*GIVEN EXERCISE*
Put the data below, from the line that contains "Is the snow" through the line that contains "Answer: 877", inclusive, into a two-column CSV with the headers input and output. Each text and its answer form one row, each in a single quoted field with line breaks turned into spaces.

*ENTRIES SUPPLIED*
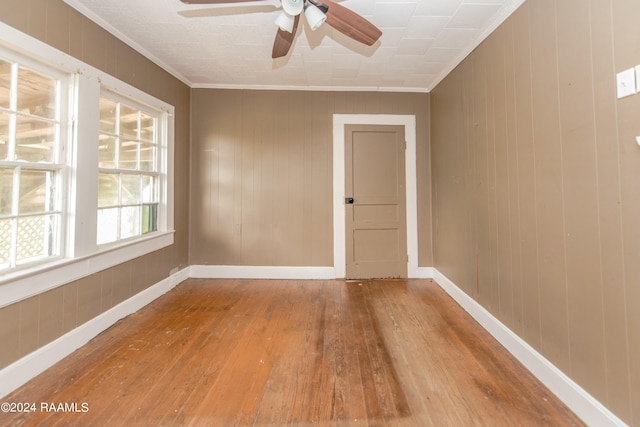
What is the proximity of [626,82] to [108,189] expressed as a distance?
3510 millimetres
* * *
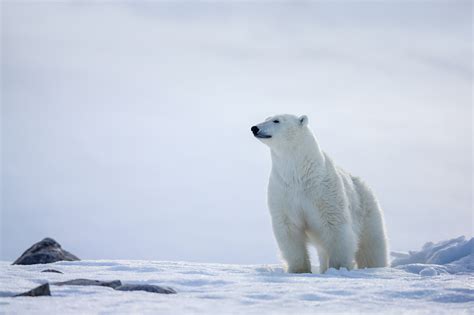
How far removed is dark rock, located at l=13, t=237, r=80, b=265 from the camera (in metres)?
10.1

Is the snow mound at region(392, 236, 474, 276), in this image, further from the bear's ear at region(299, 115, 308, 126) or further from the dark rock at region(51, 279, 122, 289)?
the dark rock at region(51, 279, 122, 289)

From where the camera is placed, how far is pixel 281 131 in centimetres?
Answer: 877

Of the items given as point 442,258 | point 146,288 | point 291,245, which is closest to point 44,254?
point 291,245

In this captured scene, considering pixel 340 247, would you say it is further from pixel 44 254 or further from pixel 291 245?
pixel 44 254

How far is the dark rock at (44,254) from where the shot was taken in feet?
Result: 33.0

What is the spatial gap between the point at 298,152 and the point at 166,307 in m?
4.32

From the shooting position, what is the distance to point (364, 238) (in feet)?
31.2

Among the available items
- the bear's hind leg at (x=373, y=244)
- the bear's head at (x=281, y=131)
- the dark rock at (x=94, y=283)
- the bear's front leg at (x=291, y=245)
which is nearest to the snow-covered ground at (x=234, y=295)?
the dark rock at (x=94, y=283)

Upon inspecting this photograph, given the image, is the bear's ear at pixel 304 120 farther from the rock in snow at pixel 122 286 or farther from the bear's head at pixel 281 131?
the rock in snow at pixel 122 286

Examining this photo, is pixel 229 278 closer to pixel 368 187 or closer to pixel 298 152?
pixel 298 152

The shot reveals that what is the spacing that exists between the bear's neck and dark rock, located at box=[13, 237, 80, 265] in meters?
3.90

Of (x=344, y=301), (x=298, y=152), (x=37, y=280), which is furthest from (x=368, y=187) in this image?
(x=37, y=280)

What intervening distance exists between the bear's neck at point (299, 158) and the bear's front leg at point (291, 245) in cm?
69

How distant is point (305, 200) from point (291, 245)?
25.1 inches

*SOLVED EXERCISE*
input,output
"Is the snow mound at region(392, 236, 474, 276), in this image, further from the bear's ear at region(299, 115, 308, 126) or further from the dark rock at region(51, 279, 122, 289)?","the dark rock at region(51, 279, 122, 289)"
"From where the camera is placed, how far is pixel 281 131 in centimetres?","Answer: 877"